Summer break is coming up, I have a few things I have to get done before the next school year. My number one goal or thing to do is get more sleep. No going to sleep late, and usually when I do I end up waking up early anyway. I haven’t been feeling like I’m getting enough sleep. I wake up tired almost everyday.
Another thing I need to get in the habit of is washing my hair and treating it right. I also feel like I haven’t been doing that either, which I really have to. So yes, self care does come first, and I’ve been meaning to do that, but I’ve been so caught up with a few things this past year.
I’ve been doing great this past year, yes it gets rough here and there, but other that I’ve honestly been doing me. Not bothered as much, I haven’t been on my phone as much either. Once school starts up again I’m going to be doing what is best for me like I’ve been doing.

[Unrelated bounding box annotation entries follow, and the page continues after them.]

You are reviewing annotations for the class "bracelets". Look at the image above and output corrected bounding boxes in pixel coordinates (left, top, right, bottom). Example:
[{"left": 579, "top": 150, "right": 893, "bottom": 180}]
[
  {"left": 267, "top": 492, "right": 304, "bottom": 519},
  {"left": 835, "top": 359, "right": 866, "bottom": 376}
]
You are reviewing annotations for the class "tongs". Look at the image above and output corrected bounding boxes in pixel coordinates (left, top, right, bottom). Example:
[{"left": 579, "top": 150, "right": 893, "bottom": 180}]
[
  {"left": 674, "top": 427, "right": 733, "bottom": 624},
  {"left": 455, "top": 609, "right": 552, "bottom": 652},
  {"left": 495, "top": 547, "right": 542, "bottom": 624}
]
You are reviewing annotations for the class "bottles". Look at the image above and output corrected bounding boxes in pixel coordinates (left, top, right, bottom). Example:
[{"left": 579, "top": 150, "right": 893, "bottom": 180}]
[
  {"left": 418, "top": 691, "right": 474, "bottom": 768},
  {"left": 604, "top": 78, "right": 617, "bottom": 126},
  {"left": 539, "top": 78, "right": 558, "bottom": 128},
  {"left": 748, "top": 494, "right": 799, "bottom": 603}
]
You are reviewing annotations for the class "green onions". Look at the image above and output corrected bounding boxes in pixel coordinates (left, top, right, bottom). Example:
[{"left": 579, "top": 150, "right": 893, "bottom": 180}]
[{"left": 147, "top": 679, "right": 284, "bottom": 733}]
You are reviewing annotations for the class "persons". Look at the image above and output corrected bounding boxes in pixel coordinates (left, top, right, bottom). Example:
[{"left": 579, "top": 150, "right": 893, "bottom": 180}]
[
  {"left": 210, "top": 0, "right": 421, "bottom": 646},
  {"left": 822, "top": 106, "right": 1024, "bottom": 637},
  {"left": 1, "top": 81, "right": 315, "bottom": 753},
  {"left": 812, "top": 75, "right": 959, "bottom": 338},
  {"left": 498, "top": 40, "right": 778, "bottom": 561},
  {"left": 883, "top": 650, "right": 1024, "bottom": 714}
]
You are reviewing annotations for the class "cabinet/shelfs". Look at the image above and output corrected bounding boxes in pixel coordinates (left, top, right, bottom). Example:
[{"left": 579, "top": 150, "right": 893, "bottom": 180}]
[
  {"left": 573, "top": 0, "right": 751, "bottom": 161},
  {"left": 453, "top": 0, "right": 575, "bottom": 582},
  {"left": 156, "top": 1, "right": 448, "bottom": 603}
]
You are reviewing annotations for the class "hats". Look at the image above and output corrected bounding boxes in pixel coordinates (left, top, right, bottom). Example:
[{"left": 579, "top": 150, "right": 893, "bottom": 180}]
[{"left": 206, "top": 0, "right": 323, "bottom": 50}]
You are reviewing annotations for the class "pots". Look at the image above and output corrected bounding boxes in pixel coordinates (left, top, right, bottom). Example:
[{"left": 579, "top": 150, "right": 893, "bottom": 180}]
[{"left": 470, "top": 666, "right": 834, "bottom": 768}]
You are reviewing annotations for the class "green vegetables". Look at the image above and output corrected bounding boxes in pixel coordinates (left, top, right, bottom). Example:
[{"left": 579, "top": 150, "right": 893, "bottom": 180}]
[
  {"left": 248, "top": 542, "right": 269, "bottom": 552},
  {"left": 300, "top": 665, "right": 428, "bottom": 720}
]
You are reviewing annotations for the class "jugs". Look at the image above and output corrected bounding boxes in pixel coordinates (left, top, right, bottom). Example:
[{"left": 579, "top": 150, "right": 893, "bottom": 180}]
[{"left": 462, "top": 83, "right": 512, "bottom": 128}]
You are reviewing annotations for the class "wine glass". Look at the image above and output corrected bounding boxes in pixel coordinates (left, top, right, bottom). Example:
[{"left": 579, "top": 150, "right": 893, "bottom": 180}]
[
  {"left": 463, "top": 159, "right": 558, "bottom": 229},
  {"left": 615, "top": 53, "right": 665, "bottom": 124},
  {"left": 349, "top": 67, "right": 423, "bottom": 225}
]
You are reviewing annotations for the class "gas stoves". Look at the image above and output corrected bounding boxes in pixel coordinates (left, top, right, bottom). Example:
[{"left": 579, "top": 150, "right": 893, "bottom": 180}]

I also want to be in journalism again as well, it’s a good class, and I’m happy that I got into the class. Ever since I got into the class, I honestly think I found who I actually am. I’ve kind of been in the right state of mind, and I want to keep it that way.
One of my other goals is to completely focus on myself, and that has been my number one goal ever since. I only have a few friends, but my most closest one is my best friend Kaitlyn. She has been there for me since day one. Even when I’m feeling low, she’s there. I look forward to hanging out with her during the summer as well. I also want us to graduate together, I think that is going to happen. I can’t imagine how my life would be without her. A lot of people have showed me that they never really cared for me this past year, except her. I don’t need anyone, but Kaitlyn on the other hand, who knows what I would do without her.